Filter the entries below down to every line that contains the word "wildflower", and copy each of those lines unchanged.

— start of Listed records —

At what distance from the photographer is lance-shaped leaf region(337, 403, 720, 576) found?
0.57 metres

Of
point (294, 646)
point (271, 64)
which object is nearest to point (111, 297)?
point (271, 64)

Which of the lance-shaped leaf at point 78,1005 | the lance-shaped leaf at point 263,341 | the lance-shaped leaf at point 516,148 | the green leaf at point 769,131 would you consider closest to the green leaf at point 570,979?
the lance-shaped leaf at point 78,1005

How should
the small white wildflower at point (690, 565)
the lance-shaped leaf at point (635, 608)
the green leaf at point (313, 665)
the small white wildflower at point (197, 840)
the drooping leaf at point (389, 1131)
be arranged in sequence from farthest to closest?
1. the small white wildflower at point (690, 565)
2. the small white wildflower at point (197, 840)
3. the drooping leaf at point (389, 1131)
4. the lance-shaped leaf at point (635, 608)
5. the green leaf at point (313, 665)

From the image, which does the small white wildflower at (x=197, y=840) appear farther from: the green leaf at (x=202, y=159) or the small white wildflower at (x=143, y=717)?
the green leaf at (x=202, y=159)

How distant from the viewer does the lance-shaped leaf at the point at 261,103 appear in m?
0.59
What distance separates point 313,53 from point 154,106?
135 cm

— end of Listed records —
— start of Listed records —

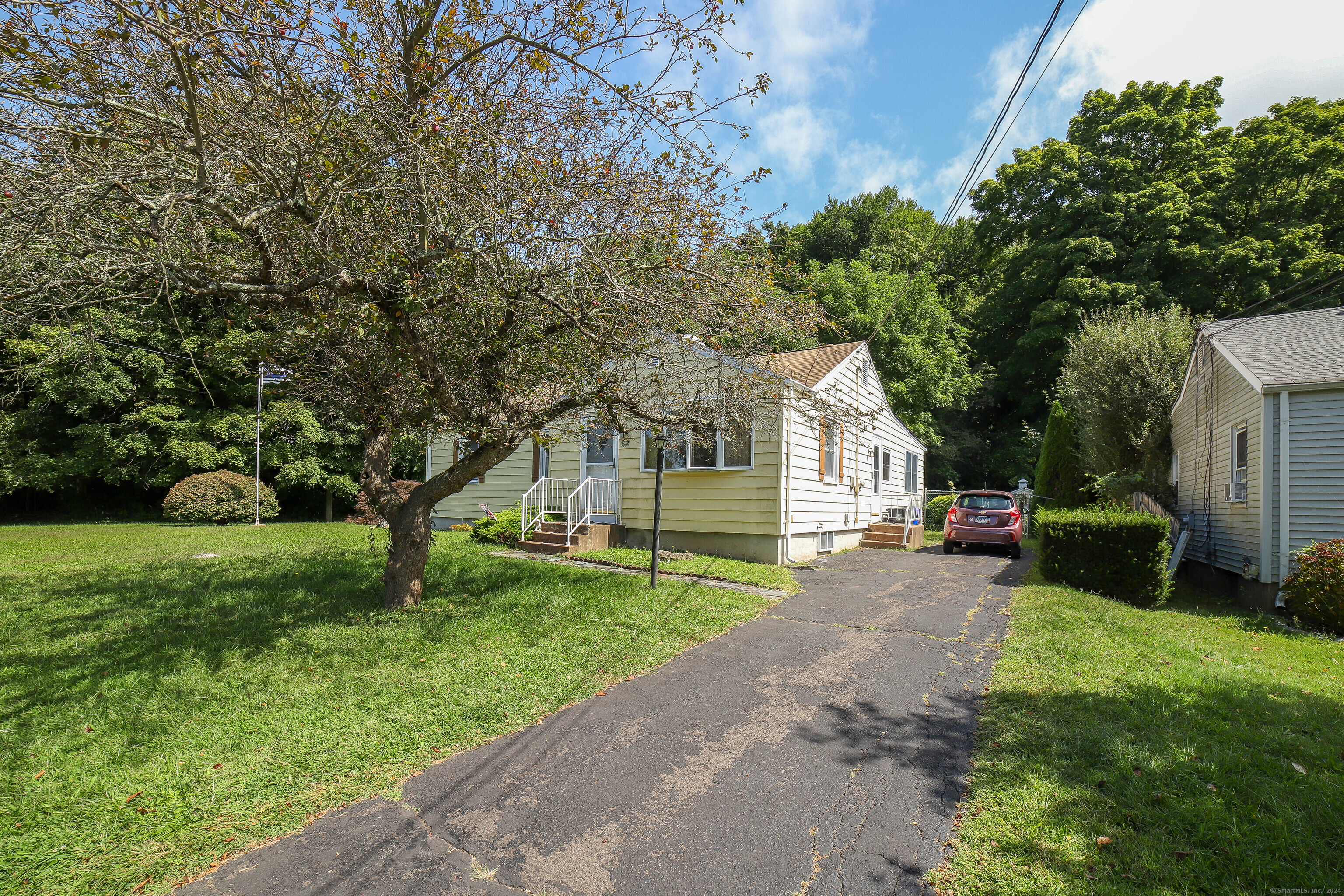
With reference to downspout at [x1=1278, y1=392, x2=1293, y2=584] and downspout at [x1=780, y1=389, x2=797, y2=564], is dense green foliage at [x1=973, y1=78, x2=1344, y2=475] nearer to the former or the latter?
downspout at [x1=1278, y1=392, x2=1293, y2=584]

— end of Listed records —

* Task solution
the small white wildflower at point (690, 565)
the small white wildflower at point (197, 840)
1. the small white wildflower at point (690, 565)
2. the small white wildflower at point (197, 840)
From the image, which does the small white wildflower at (x=197, y=840) appear farther from: the green leaf at (x=202, y=159) or the small white wildflower at (x=143, y=717)?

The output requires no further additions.